We talk about how faster … isn’t always better 🤔
Hear it on Apple Podcasts, or Stitcher, or listen right here 👇
Listen on SoundCloud
briandavidhall · Sarah W Johnson 4:20:20
… or on YouTube (with subtitles)
Quotes
- “The really interesting thing about this project is what happened after [we hit our task completion time target]”
- “We weren’t expecting that the speed at which we were presenting results would impact [trust]”
- “We put a fake loading screen in :)”
- “Think about a video game giving you tutorial tips …”
- “It was a total placebo”
- “When our software came in and did [the task] at the push of a button … they didn’t trust it”
- “People want to imagine that the software they’re interacting with … has to think”
- “You’ll see the same kind of approach used in other places”
- “Talking to the users was key”
Transcript
- (Narrator) Nobody likes to wait. So the faster your app, the happier your customers, right? Today on SaaS Experiments, we’ll hear from Sarah W. Johnson who found the exact opposite to be true.

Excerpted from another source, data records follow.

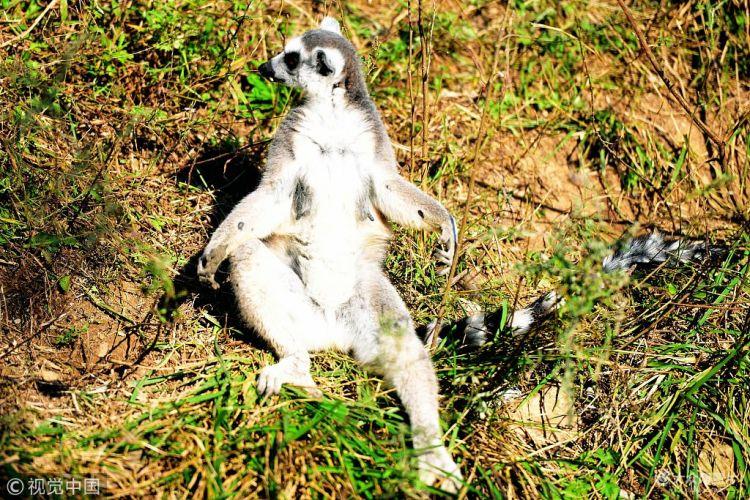 金秋暖阳有点萌!环尾狐猴打坐晒太阳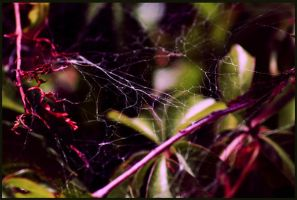 spider web by awedeawie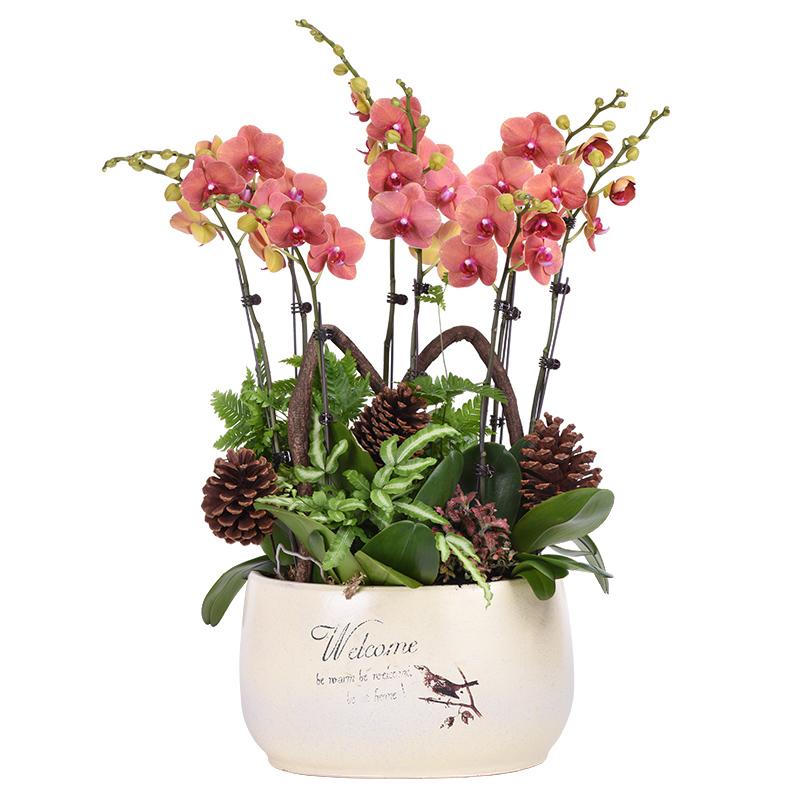 蝴蝶兰的栽培方法及蝴蝶兰的四季管理方法是什么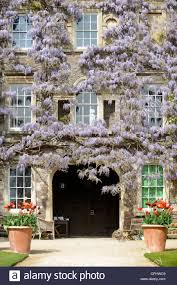 wisteria sinensis blends with a climbing rose at hanham court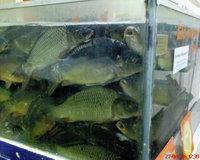 df0961be83 Csendélet(?) az Auchanban.
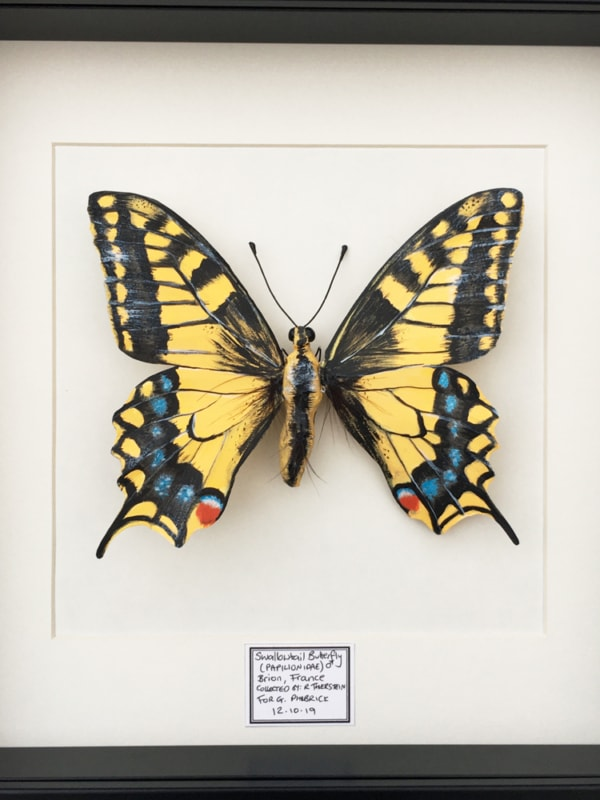 Framed Paper Swallowtail Butterfly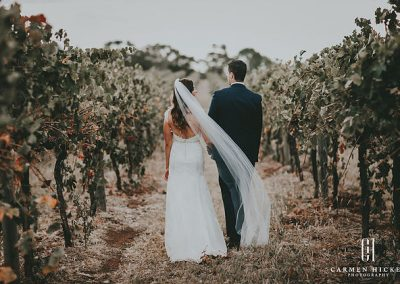 Matt Sarah Forever in Love vineyard photo shoot at Cottontails Winery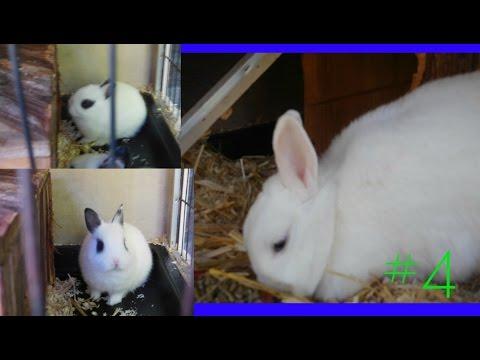 Mooiste konijntjes ooit – BabyKonijntjes#4
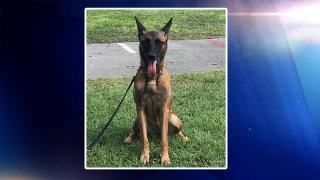 Zena, perro policía de Cocoa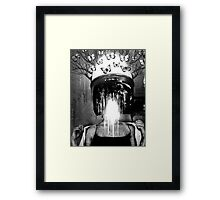 The Ironic Agony of Narcissism Framed Print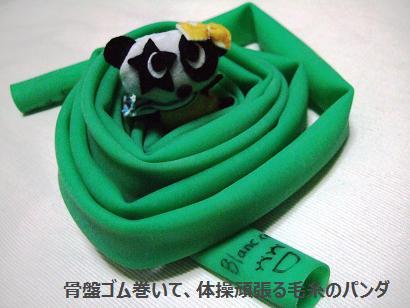 a骨盤体操ゴムと毛糸のパンダ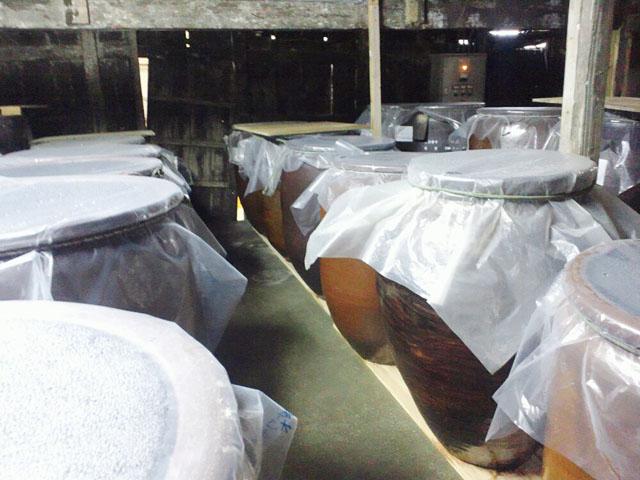 泡盛を貯蔵するカメの並んだ工場の中の写真
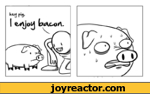 hey pig i enjoy bacon
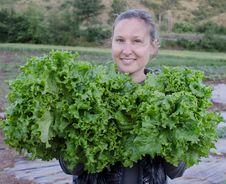 Free Girl With Green Salad Stock Photos - 36626743
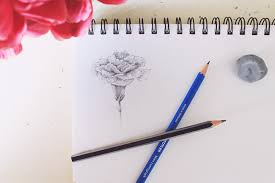blooming garden learn how to draw flowers in just 4 steps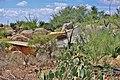 Sonora Desert Museum Tuscon Arizona - panoramio (5).jpg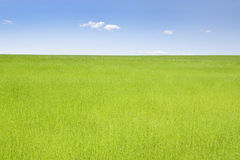 Green field of flax Stock Image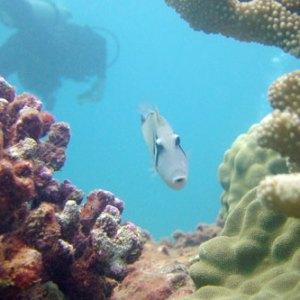 Scuba and snorkel tours kauai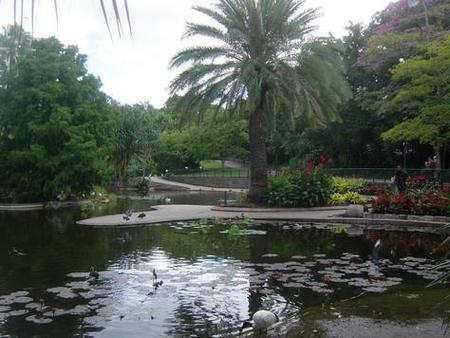 Brisbane City Botanic Gardens - Carnarvon Accommodation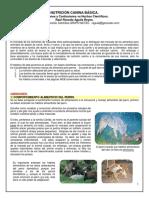 NUTRICIÓN CANINA BÁSICA UNAM 2015 R Aguila.pdf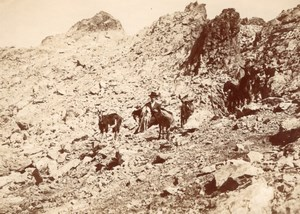 Parieres Shepherd Goat Berger Chevres Alpes Photo 1900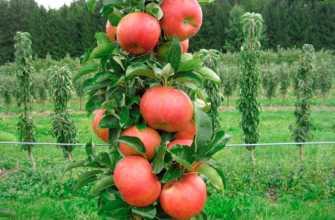 Посадка и уход за деревом яблони в форме колонии: практические советы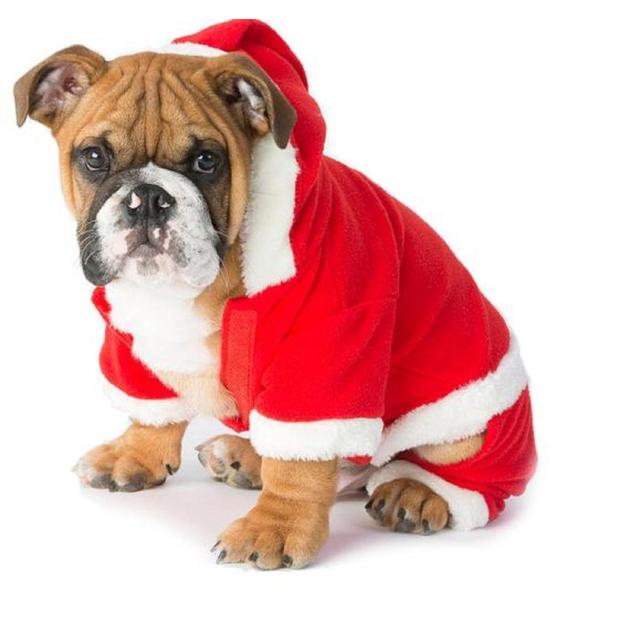 House of Paws Christmas Onesie
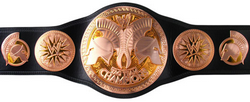 WWE Tag Team Champion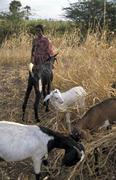 Stock Photo of india village tamil nadu 2003 worldwide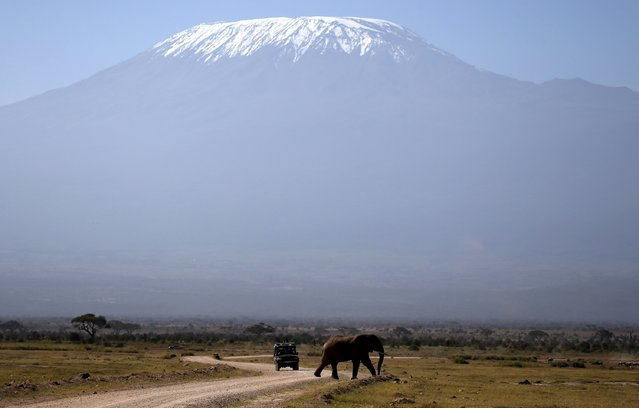 Kilimanjaro is seen behind an elephant in Amboseli National park January 26, 2015. (Photo by Goran Tomasevic/Reuters)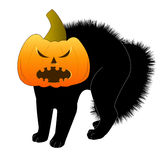 Halloween cat with pumpkin Stock Photos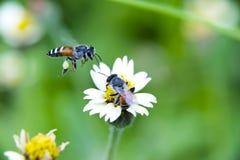 Dos abejas con las flores de la hierba Fotos de archivo libres de regalías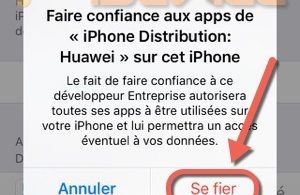 Etape 5 tuto installer emulateur nds4ios-infoidevice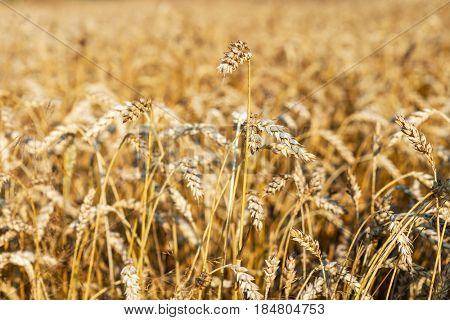 Grain field background, Wheat field.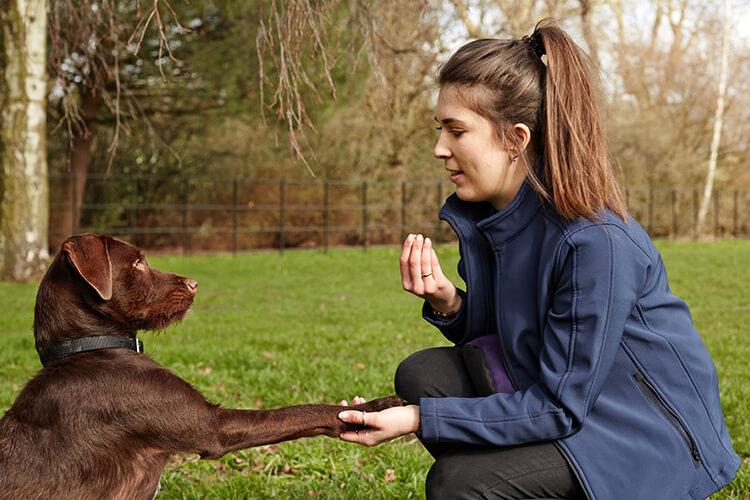 Dog training in the garden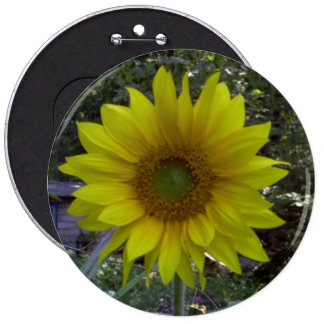 Sunflower, Old Orchard Beach, Maine Button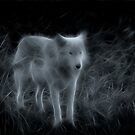 The White Wolf by Don Alexander Lumsden (Echo7)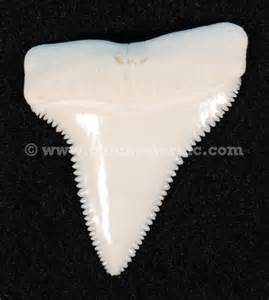 great white shark teeth picture 10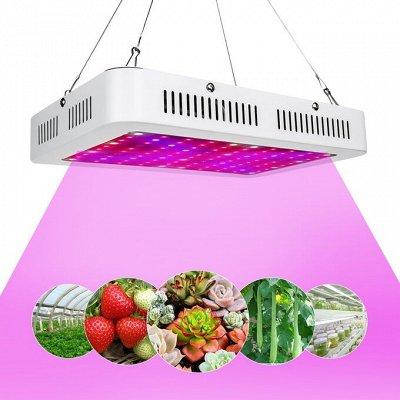 Садовая Империя! Все самое лучшее для Вашего участка! (10.02) — Освещение для растений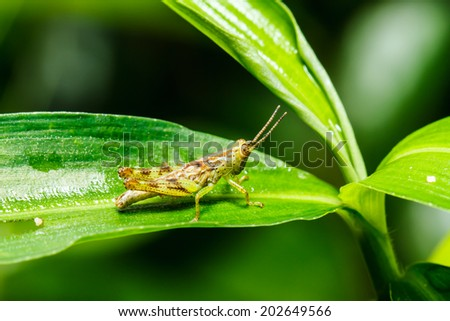 Brown Grasshopper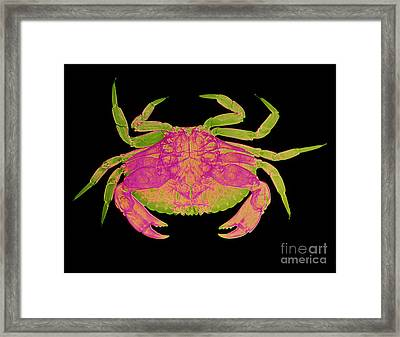 Crab Framed Print by D Roberts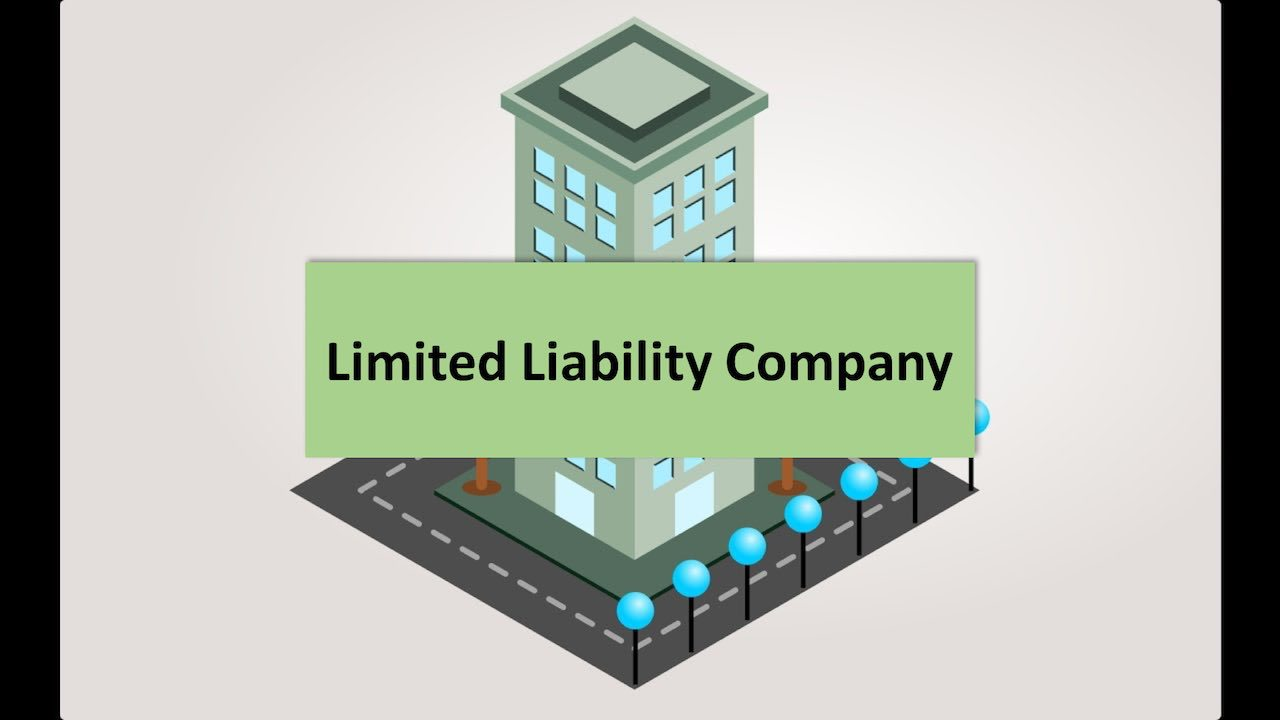 What is a Limited Liability Company? Advantages and Disadvantages of Limited Liability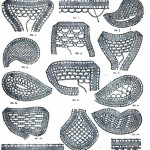 Design-Textile-Lace-pattern-1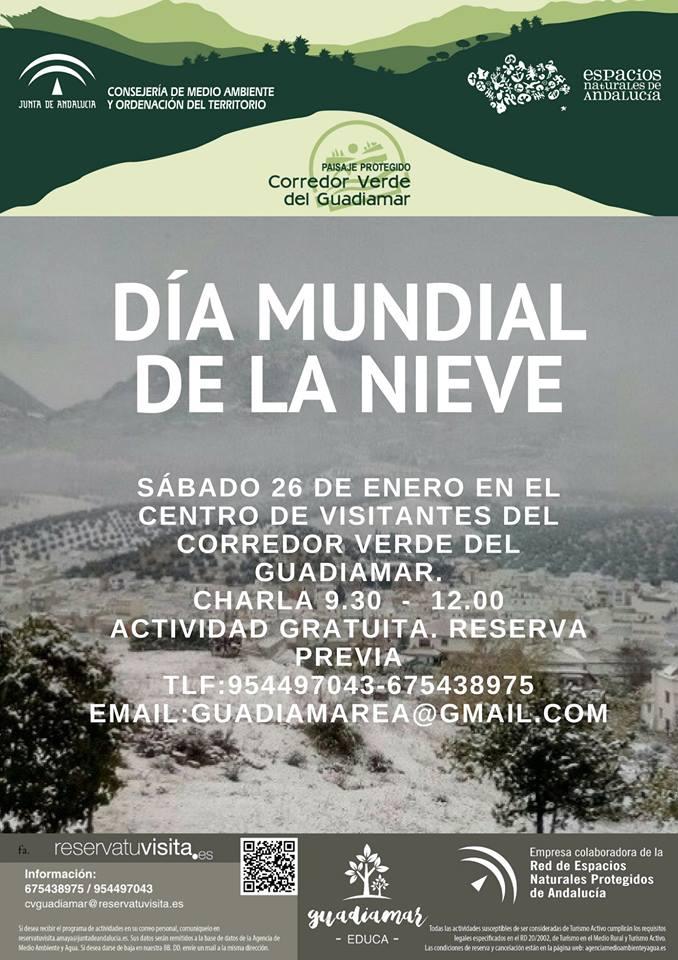 Cartel Día de la Nieve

- Sarah W. Johnson is a product owner and former growth and optimization manager at American Addiction Centers. She’s worked in Conversion Rate Optimization, UX and SEO for companies and clients from e-commerce to restaurants, to insurance. But today she’s here to share a very counterintuitive result from a former SaaS client. Sarah, welcome, great to have you.
- Hi Brian, thank you so much for having me.
- It’s a pleasure. So let’s get right into this. Can you tell us a little bit about the company and the product that you worked on?
- This story comes from a construction software company. They work on material planning, which is resource allocation, buying materials and things like that. And their software helps construction companies do that faster.
- All right. And so the user here then it’s a construction company or a contractor, or tell us more about who needs this stuff.
- So the actual end client for the software is construction companies, architects, engineers, in some cases, anyone that would be planning for what materials they need to bring onto a job site or ahead of construction work being done.
- Okay, what is the olden way of solving this problem? What did people do before they had software to handle this material planning stuff.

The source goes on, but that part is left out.